-- What to do --
Resume the news article on Greece's manipulated budget statistics, continuing directly after its final sentence.

-- Extract provided --
■ ■ ■ ■ ■ ■ ■
A lone health ministry official skewed Greece's public accounts by about 1 percent of GDP last year by deliberately underreporting state hospitals' debts to suppliers, apparently to please her political masters.
"She told us she was asked to 'accommodate the situation'," Vassilis Manesiotis, a central bank official and member of a committee of inquiry on Greek statistics, told parliament.
Despite the new government's promise to the European Union to clean up discredited Greek statistics, experts say there is no guarantee a bill to be debated by parliament from Wednesday will stop this kind of fiddling of budget data in future.
The draft law creates an independent statistics agency and imposes stiff penalties on officials who massage the figures, but critics say it fails to set clear ground rules on how to collect and double-check the data.
"This is a key deficiency," said Savvas Robolis, an economist who sat on the panel which reported last month.
"If the statistics agency is not equipped with adequate mechanisms to ensure that its high principles of integrity and independence will be implemented, it will be crippled from the beginning," Robolis said.
Deliberate misreporting of budget data and shambolic statistics under the previous, conservative government are at the heart of Greece's fiscal crisis, which threatens to destabilise the euro zone.
Irked by repeated major revisions of budget and GDP data over the past years, the executive European Commission has said it will take Greece to court over its faulty statistics.
Greece has admitted twice in the past 6 years to cooking its budget data. The previous instance of bent accounting was to qualify for the euro zone in 2001.
Statistics by phone
Chaotic data collection over several years has left the door open to politically motivated manipulation of budget figures.
"The system was deliberately left in a shambles to make meddling possible," Robolis said.
Greece's discredited National Statistics Agency (NSS) had no stomach, or lacked the manpower, to challenge inaccurate or faulty data submitted by other government agencies, the Greek experts' commission and the EU statistics office Eurostat said.
"The fiscal accounts department at the statistics agency was the least popular in the entire agency. Nobody wanted to work there," Manesiotis said.
■ ■ ■ ■ ■ ■ ■
-- Data records --
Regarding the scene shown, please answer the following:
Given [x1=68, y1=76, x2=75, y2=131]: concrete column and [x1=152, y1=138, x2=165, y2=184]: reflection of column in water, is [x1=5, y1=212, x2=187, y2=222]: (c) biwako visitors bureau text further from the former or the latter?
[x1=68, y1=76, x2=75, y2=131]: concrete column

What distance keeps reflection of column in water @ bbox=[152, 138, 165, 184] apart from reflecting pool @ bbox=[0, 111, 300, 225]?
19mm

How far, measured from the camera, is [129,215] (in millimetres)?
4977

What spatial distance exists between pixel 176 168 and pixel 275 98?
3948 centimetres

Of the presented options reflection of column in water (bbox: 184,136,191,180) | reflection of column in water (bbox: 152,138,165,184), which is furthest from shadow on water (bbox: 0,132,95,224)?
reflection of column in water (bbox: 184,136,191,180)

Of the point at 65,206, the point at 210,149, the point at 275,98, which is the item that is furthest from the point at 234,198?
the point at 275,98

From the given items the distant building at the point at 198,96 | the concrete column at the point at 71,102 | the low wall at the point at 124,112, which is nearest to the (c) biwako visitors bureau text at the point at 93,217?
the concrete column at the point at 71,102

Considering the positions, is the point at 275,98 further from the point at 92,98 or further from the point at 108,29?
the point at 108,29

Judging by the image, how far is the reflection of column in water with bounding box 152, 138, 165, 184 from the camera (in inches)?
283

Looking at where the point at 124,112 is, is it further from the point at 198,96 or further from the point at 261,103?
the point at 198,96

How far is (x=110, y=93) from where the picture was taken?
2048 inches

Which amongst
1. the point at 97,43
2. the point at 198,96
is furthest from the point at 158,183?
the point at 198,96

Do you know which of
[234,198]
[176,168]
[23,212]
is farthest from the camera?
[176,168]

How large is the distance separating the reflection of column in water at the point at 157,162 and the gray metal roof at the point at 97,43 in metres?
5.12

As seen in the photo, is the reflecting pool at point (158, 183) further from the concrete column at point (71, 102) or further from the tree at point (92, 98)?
■ ■ ■ ■ ■ ■ ■
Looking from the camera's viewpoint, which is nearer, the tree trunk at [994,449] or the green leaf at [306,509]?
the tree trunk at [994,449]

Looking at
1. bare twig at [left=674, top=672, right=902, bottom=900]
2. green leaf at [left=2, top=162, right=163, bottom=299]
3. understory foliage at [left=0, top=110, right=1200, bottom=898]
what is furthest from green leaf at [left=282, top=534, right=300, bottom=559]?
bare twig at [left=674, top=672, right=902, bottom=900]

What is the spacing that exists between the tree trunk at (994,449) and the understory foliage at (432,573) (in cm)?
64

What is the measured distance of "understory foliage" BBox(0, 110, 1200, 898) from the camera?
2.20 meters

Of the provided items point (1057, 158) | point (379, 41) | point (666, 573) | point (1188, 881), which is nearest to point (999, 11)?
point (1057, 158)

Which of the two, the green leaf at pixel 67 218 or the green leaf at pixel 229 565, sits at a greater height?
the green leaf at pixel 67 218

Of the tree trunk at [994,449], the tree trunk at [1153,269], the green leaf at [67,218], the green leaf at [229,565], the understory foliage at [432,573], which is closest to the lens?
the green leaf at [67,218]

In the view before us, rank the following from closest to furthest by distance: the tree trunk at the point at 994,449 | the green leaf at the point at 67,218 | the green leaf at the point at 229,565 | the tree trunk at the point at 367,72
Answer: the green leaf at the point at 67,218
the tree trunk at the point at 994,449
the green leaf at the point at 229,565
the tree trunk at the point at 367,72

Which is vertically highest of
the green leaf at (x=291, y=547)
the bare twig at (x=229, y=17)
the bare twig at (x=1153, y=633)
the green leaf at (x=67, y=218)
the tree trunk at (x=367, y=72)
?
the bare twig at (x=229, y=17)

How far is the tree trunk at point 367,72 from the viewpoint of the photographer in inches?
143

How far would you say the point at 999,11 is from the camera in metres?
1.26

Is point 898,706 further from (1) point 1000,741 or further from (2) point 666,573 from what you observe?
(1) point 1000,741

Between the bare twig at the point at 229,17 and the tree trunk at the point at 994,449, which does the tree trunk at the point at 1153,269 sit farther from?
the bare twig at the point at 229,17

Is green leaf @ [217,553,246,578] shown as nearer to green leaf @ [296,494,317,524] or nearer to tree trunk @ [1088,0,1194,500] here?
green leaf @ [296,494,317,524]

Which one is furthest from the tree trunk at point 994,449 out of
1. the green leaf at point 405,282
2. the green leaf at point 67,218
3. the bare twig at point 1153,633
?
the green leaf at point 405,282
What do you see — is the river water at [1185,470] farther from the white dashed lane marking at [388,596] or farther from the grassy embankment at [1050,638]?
■ ■ ■ ■ ■ ■ ■
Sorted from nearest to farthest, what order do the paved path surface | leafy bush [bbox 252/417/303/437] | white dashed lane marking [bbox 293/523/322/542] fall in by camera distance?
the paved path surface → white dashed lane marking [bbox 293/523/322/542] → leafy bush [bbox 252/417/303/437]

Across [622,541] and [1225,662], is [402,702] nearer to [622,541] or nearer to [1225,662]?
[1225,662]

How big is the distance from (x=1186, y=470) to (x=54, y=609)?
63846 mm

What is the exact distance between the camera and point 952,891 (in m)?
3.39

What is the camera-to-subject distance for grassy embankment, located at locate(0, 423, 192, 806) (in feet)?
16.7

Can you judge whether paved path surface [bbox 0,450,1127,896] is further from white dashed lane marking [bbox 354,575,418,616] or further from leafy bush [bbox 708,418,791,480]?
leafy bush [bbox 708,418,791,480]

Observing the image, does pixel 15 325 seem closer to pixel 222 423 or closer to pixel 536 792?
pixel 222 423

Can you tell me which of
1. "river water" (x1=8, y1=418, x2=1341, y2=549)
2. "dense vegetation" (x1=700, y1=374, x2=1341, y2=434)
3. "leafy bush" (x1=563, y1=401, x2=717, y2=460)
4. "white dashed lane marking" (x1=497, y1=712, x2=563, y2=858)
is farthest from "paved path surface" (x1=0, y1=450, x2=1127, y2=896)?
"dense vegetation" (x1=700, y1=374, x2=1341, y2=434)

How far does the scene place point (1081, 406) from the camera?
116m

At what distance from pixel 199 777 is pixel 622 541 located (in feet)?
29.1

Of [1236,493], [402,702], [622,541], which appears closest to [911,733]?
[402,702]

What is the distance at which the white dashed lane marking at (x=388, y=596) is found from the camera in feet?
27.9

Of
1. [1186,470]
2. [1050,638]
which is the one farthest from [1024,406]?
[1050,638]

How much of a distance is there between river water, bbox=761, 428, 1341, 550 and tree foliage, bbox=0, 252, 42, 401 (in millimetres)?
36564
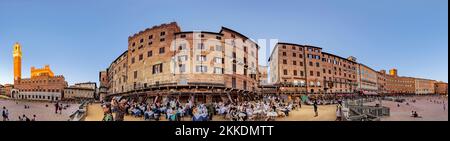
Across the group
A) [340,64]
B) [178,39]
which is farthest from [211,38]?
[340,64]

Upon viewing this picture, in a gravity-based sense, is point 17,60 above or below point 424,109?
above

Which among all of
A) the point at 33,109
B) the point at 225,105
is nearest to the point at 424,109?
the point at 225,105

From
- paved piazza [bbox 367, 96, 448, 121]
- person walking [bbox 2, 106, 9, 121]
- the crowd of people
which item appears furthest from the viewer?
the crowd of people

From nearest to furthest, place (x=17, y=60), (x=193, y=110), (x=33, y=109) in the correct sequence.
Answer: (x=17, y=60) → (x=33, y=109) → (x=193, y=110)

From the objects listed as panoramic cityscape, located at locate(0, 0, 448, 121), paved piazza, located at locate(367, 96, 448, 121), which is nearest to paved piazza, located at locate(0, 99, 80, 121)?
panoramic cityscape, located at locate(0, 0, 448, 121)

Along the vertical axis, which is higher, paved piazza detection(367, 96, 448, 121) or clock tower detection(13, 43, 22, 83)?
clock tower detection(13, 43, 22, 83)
■ ■ ■ ■ ■ ■ ■
-- Result for this task --
In some cases, NSS officials fiddled the figures themselves and then stonewalled EU investigators. "Eurostat asked them for three days where the order came from and they did not respond, no one wanted to name names," Manesiotis said.
NSS and state agencies such as hospitals and local government often exchanged data at the last minute informally by telephone, on the eve of Eurostat visits or reporting deadlines.
Shambolic reporting procedures persist so the government does not know exactly how many people it has on its payroll.
"It must be absolutely clear which agency is responsible for collecting what data and how information will be exchanged between them," said Stella Balfousia, a researcher at state institute KEPE who was also a member of the committee.
The statistics law sets up an independent Hellenic Statistical Authority (HSS) to replace the NSS, with fines of up to 200,000 euros ($273,000) for those who violate the rules.
The government says the new agency's charter will lay down strict procedures to address the critics' concerns.
In response to the Greek fiasco, the European Commission announced plans on Monday give Eurostat great auditing powers and reinforce the EU's ability to counter inaccurate statistical reporting by member states.
However, officials said the proposals, which must be approved by member governments and the European Parliament, were watered down because some countries did not want to yield too much power to Brussels.